Rewrite every entry below with "wooden saucer" renamed to "wooden coaster" and all other text kept the same. Do not include the pictures in your answer.

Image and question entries

· · ·

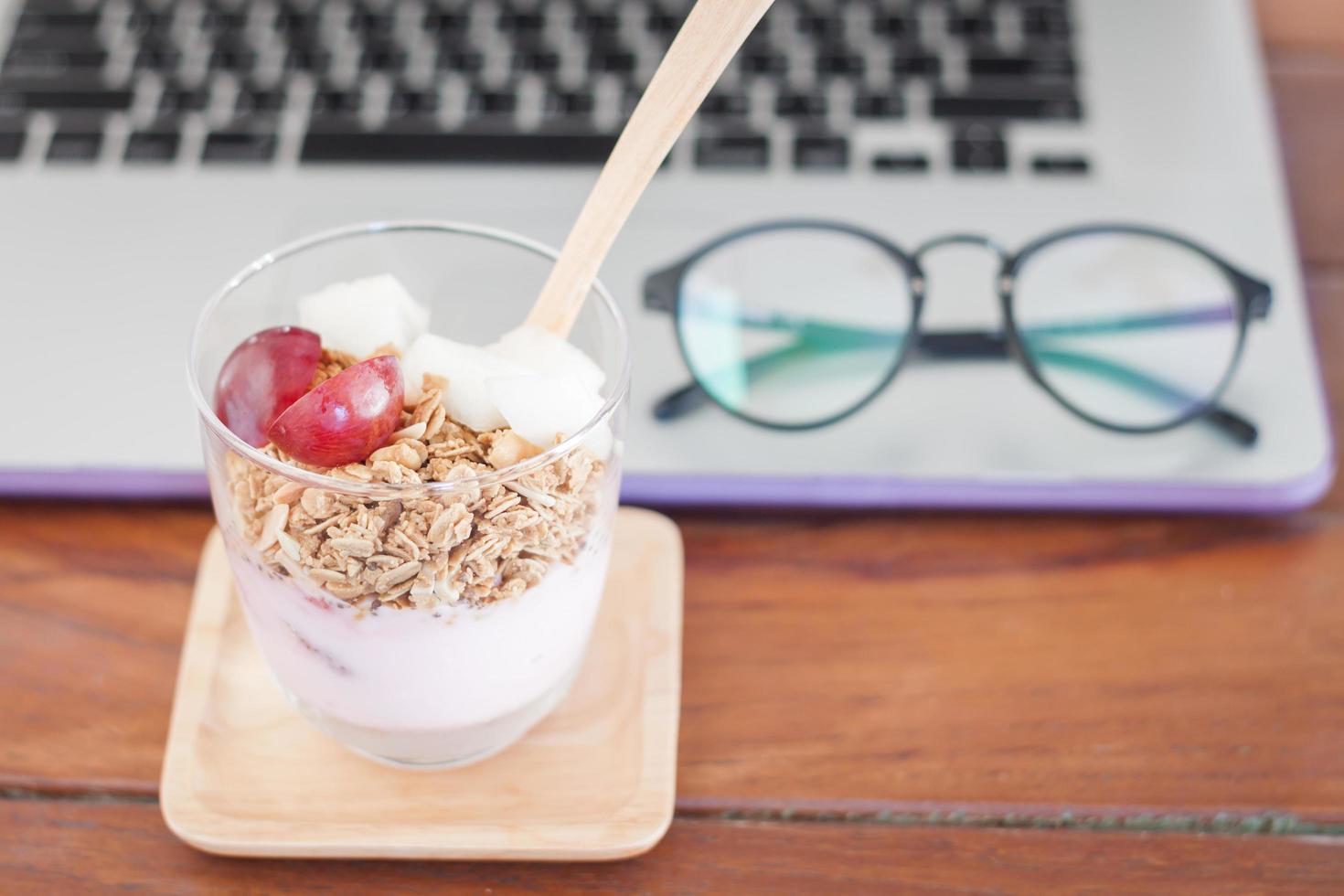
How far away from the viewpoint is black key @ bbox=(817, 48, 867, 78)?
0.67 m

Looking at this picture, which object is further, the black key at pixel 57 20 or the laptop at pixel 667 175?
the black key at pixel 57 20

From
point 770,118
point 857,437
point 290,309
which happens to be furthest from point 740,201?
point 290,309

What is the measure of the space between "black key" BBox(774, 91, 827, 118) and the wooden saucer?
11.8 inches

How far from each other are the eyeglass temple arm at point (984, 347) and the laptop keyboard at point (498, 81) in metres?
0.09

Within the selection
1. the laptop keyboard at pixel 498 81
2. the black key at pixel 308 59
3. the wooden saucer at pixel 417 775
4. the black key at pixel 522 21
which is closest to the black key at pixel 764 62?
the laptop keyboard at pixel 498 81

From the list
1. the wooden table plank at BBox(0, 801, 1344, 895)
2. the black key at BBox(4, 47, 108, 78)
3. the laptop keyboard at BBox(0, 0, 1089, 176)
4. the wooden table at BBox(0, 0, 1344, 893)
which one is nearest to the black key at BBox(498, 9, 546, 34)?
the laptop keyboard at BBox(0, 0, 1089, 176)

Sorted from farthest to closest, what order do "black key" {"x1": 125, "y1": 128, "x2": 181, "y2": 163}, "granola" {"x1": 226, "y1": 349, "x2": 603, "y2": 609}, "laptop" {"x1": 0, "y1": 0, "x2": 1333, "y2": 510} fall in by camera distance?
"black key" {"x1": 125, "y1": 128, "x2": 181, "y2": 163}
"laptop" {"x1": 0, "y1": 0, "x2": 1333, "y2": 510}
"granola" {"x1": 226, "y1": 349, "x2": 603, "y2": 609}

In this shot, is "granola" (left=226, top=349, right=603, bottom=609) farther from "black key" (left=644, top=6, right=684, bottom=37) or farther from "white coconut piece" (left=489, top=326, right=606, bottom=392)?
"black key" (left=644, top=6, right=684, bottom=37)

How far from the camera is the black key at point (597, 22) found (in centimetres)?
69

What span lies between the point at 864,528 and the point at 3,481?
1.13ft

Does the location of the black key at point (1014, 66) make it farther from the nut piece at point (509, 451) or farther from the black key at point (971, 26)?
the nut piece at point (509, 451)

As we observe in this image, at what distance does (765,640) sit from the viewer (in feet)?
1.58

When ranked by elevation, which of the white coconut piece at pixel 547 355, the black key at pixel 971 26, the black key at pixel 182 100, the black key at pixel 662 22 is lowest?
the black key at pixel 182 100

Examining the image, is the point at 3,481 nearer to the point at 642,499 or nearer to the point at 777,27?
the point at 642,499
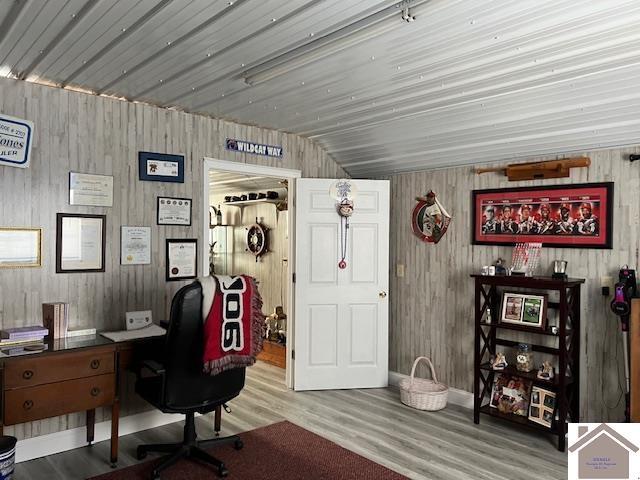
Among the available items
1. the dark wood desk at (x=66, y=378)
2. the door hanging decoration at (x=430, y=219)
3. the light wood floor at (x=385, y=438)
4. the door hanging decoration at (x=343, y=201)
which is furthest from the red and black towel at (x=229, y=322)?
the door hanging decoration at (x=430, y=219)

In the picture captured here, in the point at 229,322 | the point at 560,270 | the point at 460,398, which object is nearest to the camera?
the point at 229,322

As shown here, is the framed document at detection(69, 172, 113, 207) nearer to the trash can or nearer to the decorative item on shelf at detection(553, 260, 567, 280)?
the trash can

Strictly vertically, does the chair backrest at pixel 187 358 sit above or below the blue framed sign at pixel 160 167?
below

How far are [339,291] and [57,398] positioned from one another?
A: 262 cm

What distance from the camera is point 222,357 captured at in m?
2.93

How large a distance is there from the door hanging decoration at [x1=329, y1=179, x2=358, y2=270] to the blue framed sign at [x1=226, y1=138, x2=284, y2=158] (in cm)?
63

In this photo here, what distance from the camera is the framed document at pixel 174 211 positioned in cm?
395

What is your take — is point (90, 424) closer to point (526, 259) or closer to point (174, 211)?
point (174, 211)

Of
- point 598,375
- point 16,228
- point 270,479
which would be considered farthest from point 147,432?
point 598,375

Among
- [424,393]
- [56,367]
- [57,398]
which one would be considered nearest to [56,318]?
[56,367]

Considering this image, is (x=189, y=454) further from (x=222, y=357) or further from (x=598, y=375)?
(x=598, y=375)

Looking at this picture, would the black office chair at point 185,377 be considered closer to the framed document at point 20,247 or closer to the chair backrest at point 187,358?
the chair backrest at point 187,358

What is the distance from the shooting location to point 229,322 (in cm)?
297

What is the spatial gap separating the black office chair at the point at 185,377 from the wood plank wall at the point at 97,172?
841 mm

· · ·

### Result of the task
How far away from the viewpoint is black key @ bbox=(817, 48, 867, 78)?
0.67 m

Looking at this picture, which object is further, the black key at pixel 57 20 or the laptop at pixel 667 175?
the black key at pixel 57 20

From
point 770,118
point 857,437
point 290,309
which happens to be furthest from point 740,201?
point 290,309

What is the measure of the space between "black key" BBox(774, 91, 827, 118) and the wooden coaster?
11.8 inches

How far from each other are the eyeglass temple arm at point (984, 347) and the laptop keyboard at point (498, 81) in metres?
0.09

Within the selection
1. the laptop keyboard at pixel 498 81
2. the black key at pixel 308 59
3. the wooden coaster at pixel 417 775
4. the black key at pixel 522 21
which is closest to the black key at pixel 764 62?
the laptop keyboard at pixel 498 81

From the list
1. the wooden table plank at BBox(0, 801, 1344, 895)
2. the black key at BBox(4, 47, 108, 78)
3. the laptop keyboard at BBox(0, 0, 1089, 176)
4. the wooden table at BBox(0, 0, 1344, 893)
which one is nearest to the black key at BBox(498, 9, 546, 34)?
the laptop keyboard at BBox(0, 0, 1089, 176)

Sorted from farthest to closest, what order do "black key" {"x1": 125, "y1": 128, "x2": 181, "y2": 163}, "granola" {"x1": 226, "y1": 349, "x2": 603, "y2": 609}, "laptop" {"x1": 0, "y1": 0, "x2": 1333, "y2": 510} fall in by camera distance?
"black key" {"x1": 125, "y1": 128, "x2": 181, "y2": 163}
"laptop" {"x1": 0, "y1": 0, "x2": 1333, "y2": 510}
"granola" {"x1": 226, "y1": 349, "x2": 603, "y2": 609}

In this shot, is "granola" (left=226, top=349, right=603, bottom=609) farther from "black key" (left=644, top=6, right=684, bottom=37) or farther from "white coconut piece" (left=489, top=326, right=606, bottom=392)?
"black key" (left=644, top=6, right=684, bottom=37)

How far from the camera is the black key at point (597, 22) found (in centimetres)?
69

What span lies between the point at 864,528 and the point at 3,481?
1.13ft

Does the location of the black key at point (1014, 66) make it farther from the nut piece at point (509, 451) or farther from the black key at point (971, 26)?
the nut piece at point (509, 451)

As we observe in this image, at what distance does (765,640) sit from the viewer (in feet)?
1.58

When ranked by elevation, which of the white coconut piece at pixel 547 355, the black key at pixel 971 26, the black key at pixel 182 100, the black key at pixel 662 22 is lowest?
the black key at pixel 182 100

Examining the image, is the point at 3,481 nearer to the point at 642,499 or nearer to the point at 777,27?
the point at 642,499
Among the available items
1. the dark wood desk at (x=66, y=378)
2. the door hanging decoration at (x=430, y=219)
3. the light wood floor at (x=385, y=438)
4. the door hanging decoration at (x=343, y=201)
which is furthest from the red and black towel at (x=229, y=322)?
the door hanging decoration at (x=430, y=219)

In the picture captured here, in the point at 229,322 | the point at 560,270 | the point at 460,398, which object is nearest to the camera?
the point at 229,322

As shown here, is the framed document at detection(69, 172, 113, 207) nearer to the trash can or nearer to the decorative item on shelf at detection(553, 260, 567, 280)?
the trash can

Strictly vertically, does the chair backrest at pixel 187 358 sit above or below the blue framed sign at pixel 160 167?
below

How far are [339,291] and [57,398] positioned from one another?
A: 262 cm

What distance from the camera is point 222,357 captured at in m?
2.93

How large a distance is there from the door hanging decoration at [x1=329, y1=179, x2=358, y2=270] to the blue framed sign at [x1=226, y1=138, x2=284, y2=158] (in cm)?
63

In this photo here, what distance from the camera is the framed document at pixel 174 211 positioned in cm?
395

What is your take — is point (90, 424) closer to point (526, 259) or closer to point (174, 211)?
point (174, 211)

Of
- point 598,375
- point 16,228
- point 270,479
which would be considered farthest from point 147,432?
point 598,375

Among
- [424,393]
- [56,367]
- [57,398]
which one would be considered nearest to [56,318]?
[56,367]

Considering this image, is (x=189, y=454) further from (x=222, y=357) or further from (x=598, y=375)?
(x=598, y=375)

Looking at this picture, would the black office chair at point 185,377 be considered closer to the framed document at point 20,247 or closer to the chair backrest at point 187,358?
the chair backrest at point 187,358

What is the distance from the shooting location to point 229,322 (in cm)?
297

What is the spatial gap separating the black office chair at the point at 185,377 from the wood plank wall at the point at 97,172?
841 mm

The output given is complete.